* **Consigne**:
Compte les lignes des items ci-dessous qui contiennent le mot « printed ». Donne uniquement ce nombre.

* **Données de départ**:
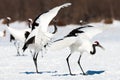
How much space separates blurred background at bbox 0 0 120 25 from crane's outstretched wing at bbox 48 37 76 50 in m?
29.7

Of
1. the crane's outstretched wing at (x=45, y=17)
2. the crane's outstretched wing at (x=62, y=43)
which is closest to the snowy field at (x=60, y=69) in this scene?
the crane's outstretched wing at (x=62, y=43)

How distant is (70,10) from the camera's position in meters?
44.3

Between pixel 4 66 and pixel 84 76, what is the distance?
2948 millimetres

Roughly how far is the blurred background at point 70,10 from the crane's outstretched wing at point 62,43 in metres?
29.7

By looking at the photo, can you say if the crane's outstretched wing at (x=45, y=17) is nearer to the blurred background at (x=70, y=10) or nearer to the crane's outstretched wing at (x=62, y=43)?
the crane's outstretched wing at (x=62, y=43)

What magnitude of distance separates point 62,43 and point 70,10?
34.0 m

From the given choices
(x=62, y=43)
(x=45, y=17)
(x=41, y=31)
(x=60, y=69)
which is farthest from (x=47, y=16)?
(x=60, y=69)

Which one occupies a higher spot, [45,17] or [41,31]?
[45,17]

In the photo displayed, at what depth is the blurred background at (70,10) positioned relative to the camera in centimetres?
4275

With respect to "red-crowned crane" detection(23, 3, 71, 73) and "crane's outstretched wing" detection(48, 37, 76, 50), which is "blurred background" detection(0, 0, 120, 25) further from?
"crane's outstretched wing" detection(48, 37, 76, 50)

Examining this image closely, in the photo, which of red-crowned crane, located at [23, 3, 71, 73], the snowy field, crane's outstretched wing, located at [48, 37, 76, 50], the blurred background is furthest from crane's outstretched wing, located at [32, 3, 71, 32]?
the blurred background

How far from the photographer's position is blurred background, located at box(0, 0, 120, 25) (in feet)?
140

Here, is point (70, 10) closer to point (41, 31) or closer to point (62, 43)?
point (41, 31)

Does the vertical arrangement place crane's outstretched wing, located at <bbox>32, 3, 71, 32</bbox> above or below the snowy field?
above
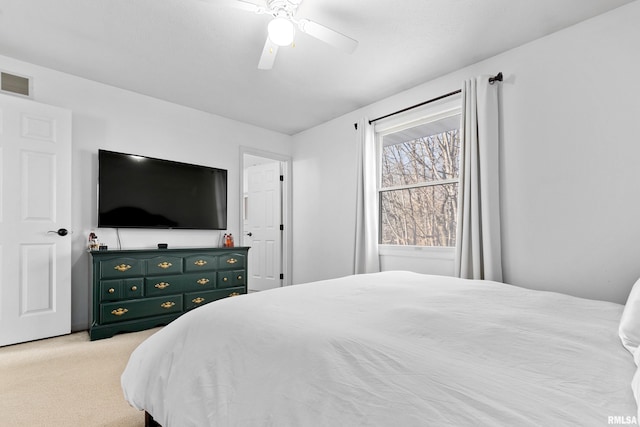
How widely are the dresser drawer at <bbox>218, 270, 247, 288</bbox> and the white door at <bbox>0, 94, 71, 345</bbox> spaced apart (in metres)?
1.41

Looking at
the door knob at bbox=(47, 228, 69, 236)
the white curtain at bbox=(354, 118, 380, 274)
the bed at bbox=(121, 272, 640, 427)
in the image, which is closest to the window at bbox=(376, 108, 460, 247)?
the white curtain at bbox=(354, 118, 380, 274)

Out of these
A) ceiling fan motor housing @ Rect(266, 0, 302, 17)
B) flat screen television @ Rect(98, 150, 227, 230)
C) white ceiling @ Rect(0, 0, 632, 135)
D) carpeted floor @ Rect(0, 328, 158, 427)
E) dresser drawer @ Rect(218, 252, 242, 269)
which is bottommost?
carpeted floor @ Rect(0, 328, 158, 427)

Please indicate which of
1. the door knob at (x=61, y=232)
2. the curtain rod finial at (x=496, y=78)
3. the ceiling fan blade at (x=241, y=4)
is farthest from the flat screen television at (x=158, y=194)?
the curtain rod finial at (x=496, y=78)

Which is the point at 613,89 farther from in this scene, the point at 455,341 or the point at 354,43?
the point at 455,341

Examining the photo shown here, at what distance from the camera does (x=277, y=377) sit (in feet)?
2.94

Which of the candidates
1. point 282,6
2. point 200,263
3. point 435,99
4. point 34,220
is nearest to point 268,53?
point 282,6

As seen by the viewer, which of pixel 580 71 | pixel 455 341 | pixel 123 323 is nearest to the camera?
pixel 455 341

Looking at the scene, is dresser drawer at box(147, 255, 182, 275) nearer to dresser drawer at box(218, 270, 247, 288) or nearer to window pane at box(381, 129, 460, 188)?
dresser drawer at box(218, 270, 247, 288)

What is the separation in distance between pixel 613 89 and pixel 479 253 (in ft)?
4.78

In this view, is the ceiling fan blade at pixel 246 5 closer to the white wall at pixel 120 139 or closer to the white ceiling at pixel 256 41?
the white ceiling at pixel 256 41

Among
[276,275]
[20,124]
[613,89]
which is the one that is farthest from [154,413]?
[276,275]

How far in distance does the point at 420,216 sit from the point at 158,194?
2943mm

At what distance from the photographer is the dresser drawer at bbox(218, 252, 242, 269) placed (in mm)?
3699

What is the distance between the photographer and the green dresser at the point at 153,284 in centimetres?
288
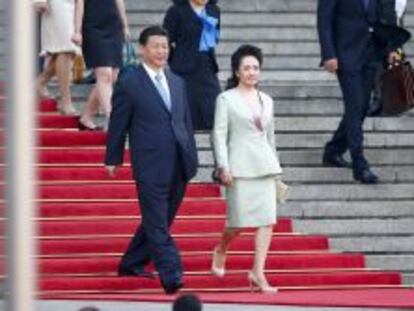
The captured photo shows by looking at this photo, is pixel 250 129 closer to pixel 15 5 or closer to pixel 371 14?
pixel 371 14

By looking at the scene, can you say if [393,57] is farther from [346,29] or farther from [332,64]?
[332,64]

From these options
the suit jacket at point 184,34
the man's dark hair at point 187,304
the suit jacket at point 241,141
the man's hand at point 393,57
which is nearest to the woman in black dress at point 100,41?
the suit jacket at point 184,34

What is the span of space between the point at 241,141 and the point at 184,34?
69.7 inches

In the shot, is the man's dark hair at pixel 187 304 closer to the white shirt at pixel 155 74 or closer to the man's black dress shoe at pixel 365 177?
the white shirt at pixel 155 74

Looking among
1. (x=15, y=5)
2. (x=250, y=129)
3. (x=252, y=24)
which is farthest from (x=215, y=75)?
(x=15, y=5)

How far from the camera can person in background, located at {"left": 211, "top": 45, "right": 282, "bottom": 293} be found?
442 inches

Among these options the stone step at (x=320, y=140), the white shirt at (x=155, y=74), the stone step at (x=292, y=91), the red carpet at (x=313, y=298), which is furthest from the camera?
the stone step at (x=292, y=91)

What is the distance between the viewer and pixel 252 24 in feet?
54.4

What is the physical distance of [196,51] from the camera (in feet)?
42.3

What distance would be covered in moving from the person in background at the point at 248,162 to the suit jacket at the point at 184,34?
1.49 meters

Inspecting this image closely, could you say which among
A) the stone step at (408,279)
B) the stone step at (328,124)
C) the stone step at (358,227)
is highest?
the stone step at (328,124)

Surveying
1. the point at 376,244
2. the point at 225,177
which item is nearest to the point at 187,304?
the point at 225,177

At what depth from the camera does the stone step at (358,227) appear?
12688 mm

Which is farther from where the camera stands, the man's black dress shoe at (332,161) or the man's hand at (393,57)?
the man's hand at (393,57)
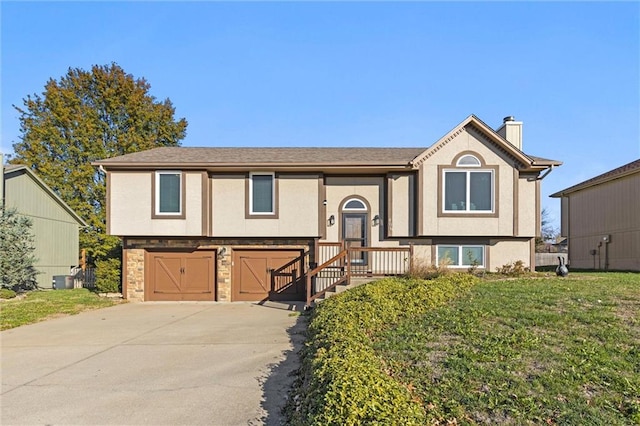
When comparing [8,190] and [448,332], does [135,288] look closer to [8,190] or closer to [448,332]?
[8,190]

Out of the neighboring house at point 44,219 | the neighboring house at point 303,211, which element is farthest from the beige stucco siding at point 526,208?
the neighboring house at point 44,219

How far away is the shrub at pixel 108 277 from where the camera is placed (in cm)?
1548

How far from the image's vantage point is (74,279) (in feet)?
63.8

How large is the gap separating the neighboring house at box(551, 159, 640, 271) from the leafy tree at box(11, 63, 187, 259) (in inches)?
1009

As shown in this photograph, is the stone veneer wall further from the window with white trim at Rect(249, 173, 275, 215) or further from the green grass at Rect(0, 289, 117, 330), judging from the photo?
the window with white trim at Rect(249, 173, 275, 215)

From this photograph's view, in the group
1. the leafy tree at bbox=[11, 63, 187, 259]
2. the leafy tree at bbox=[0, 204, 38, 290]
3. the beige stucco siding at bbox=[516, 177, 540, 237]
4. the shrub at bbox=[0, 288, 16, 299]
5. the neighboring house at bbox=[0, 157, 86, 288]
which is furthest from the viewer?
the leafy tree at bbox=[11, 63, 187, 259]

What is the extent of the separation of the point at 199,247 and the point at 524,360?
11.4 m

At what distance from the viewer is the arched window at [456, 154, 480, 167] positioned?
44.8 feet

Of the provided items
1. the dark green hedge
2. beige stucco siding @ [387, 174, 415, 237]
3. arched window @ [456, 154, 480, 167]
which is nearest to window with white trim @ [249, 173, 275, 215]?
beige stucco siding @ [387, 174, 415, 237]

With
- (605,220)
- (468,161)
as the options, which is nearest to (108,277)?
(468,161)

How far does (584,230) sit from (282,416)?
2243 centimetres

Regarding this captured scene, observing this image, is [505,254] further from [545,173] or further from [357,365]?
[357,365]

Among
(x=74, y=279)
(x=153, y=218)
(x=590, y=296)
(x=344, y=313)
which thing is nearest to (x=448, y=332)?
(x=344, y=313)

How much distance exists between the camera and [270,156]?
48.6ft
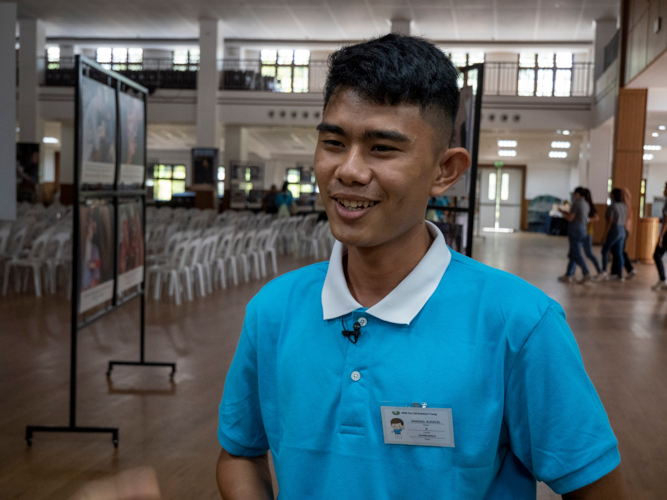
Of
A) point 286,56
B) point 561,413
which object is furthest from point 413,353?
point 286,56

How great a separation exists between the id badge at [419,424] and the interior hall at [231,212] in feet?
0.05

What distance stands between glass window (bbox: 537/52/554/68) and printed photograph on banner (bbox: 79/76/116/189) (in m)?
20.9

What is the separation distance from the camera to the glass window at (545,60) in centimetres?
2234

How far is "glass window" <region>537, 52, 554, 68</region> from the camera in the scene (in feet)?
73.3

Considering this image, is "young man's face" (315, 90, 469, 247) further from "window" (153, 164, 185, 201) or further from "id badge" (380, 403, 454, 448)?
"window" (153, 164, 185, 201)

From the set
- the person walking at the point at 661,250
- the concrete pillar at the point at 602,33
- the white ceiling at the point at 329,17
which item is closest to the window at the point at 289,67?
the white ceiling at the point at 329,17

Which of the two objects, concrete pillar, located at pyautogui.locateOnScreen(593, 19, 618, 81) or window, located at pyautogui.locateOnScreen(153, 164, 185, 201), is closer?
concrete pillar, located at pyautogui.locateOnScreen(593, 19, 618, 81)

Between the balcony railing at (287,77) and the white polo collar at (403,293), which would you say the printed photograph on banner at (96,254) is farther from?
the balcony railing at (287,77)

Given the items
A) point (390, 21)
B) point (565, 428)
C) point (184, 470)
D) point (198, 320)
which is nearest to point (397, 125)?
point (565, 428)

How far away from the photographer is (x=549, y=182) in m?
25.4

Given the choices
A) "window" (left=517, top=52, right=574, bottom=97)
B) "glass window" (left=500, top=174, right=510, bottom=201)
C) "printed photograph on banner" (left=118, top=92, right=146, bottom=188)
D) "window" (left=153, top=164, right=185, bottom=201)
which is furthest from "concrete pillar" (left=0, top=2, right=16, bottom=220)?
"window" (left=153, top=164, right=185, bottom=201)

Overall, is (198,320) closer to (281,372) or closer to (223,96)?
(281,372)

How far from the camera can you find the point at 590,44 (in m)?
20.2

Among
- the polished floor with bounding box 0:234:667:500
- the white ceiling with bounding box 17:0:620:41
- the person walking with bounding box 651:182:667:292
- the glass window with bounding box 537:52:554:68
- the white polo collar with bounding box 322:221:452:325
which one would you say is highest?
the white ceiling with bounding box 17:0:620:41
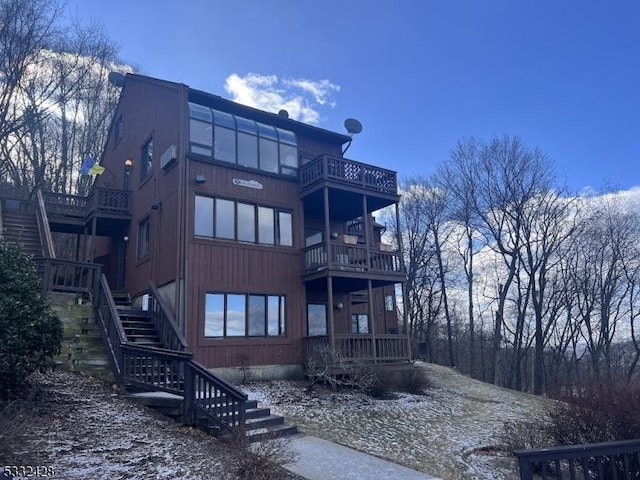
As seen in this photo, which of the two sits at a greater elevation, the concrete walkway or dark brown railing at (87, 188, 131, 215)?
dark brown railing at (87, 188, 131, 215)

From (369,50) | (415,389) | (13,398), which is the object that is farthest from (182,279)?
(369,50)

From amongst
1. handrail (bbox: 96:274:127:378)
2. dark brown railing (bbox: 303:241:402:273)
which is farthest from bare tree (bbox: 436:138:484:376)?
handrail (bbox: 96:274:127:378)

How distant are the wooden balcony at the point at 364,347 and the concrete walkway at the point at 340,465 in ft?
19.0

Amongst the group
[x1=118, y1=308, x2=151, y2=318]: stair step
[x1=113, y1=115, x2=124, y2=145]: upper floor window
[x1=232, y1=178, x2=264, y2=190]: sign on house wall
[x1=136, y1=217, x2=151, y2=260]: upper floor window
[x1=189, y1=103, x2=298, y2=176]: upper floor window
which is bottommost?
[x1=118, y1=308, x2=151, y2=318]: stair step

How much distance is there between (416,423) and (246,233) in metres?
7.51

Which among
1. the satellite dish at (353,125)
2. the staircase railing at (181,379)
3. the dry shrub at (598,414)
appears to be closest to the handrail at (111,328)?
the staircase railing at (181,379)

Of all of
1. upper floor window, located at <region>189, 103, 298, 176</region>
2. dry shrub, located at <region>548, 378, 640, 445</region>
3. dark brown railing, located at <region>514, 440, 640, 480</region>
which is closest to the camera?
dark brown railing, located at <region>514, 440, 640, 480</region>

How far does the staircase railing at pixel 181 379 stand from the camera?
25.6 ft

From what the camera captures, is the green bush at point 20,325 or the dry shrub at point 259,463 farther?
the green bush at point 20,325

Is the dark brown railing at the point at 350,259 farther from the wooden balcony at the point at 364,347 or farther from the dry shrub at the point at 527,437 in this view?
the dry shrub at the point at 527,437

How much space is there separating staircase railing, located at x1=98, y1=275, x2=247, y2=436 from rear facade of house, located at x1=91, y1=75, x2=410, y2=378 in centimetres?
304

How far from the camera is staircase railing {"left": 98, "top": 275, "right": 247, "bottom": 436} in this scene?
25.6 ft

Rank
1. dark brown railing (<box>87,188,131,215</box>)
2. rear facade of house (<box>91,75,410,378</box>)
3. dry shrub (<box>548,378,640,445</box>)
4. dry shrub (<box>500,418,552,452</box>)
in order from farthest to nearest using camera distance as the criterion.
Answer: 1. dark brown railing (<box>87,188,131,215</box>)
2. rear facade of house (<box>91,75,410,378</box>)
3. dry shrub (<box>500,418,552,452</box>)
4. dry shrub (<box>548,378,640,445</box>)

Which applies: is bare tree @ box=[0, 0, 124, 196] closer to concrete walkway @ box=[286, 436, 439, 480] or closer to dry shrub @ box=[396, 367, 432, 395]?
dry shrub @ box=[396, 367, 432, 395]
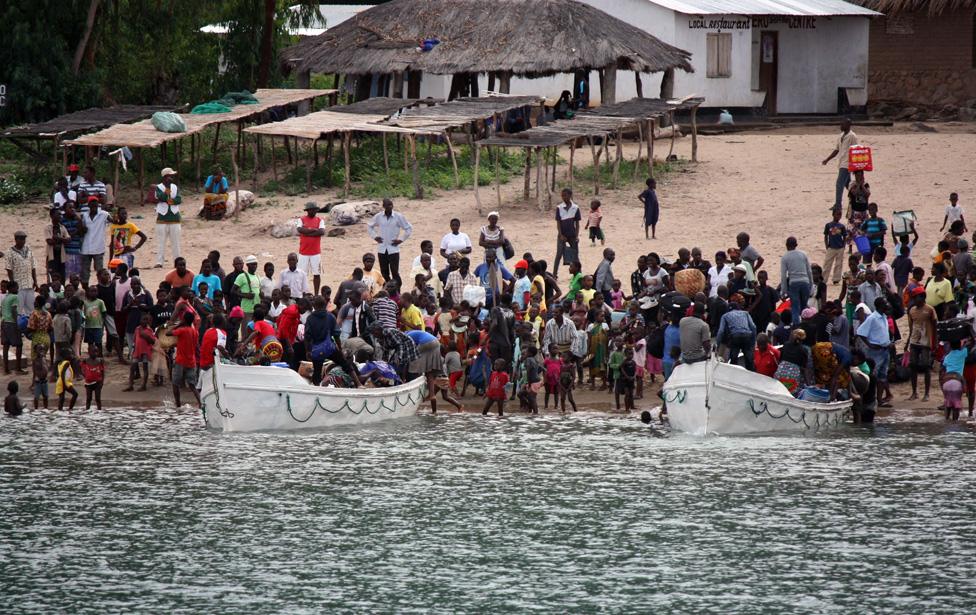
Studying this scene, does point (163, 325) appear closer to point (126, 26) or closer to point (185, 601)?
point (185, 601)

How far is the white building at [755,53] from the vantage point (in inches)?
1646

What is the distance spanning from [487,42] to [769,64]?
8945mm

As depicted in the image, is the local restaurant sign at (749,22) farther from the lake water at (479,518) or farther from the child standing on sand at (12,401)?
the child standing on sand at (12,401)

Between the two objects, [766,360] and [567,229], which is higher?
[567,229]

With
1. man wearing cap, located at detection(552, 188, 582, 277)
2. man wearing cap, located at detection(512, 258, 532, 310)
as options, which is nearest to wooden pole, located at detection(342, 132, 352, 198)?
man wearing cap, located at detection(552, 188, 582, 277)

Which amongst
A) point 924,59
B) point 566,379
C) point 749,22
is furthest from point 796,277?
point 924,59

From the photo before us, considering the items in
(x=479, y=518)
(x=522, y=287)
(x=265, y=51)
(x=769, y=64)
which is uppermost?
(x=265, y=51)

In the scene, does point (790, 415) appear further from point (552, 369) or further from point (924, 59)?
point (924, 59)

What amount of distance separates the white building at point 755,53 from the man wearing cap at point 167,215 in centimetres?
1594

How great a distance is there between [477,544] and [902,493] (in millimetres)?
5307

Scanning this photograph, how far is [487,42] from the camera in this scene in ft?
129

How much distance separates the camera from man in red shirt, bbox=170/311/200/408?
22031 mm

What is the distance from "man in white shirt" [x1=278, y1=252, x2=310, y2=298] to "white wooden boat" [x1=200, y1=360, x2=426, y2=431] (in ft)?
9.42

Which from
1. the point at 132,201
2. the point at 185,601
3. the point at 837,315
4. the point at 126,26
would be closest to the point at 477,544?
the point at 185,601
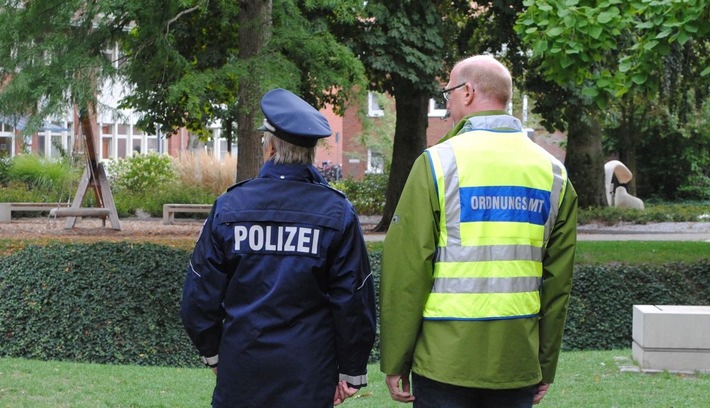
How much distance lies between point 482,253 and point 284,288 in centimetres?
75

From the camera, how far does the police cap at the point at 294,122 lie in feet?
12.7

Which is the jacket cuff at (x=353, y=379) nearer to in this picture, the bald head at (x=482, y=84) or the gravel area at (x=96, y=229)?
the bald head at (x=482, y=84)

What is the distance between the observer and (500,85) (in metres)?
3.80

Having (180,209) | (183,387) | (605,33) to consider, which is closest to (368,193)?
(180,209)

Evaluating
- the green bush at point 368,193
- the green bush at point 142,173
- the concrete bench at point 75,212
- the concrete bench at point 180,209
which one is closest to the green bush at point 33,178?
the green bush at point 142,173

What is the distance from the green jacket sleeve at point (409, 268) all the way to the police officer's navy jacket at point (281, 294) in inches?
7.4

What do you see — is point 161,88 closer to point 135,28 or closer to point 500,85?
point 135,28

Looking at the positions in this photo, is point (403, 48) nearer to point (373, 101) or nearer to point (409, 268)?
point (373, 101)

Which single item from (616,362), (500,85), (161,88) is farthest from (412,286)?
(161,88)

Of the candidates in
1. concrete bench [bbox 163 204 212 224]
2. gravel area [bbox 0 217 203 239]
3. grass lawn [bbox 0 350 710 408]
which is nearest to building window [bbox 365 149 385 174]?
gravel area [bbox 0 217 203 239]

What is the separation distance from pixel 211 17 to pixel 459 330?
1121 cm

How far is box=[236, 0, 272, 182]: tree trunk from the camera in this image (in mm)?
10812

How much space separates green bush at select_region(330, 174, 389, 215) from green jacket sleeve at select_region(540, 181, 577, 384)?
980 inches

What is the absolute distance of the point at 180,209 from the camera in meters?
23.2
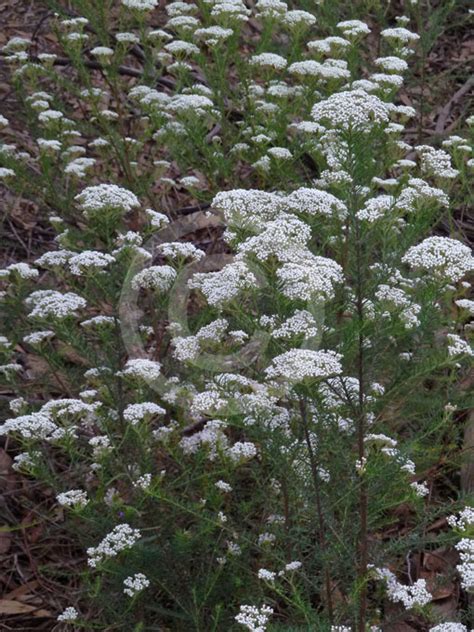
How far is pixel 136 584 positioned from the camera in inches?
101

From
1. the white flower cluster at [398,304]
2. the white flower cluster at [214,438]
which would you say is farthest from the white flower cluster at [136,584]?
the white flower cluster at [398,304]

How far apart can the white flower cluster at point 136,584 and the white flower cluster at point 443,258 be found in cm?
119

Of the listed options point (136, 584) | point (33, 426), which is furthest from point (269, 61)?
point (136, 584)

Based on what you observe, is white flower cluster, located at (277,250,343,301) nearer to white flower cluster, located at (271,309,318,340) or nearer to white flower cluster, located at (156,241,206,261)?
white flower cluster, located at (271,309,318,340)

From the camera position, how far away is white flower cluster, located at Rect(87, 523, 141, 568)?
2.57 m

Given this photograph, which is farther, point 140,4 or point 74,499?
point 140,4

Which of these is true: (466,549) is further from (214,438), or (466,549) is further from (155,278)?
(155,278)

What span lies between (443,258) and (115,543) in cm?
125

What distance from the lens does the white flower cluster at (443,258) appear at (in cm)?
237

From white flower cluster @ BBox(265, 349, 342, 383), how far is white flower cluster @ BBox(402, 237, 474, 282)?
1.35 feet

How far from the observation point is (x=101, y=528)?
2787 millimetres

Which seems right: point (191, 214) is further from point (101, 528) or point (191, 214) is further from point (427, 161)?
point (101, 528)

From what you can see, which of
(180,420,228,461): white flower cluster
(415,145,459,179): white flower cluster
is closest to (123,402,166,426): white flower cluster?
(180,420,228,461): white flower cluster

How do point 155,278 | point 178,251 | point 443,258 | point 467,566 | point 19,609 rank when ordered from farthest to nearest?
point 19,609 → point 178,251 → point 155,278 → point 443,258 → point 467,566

* **Réponse écrite**:
3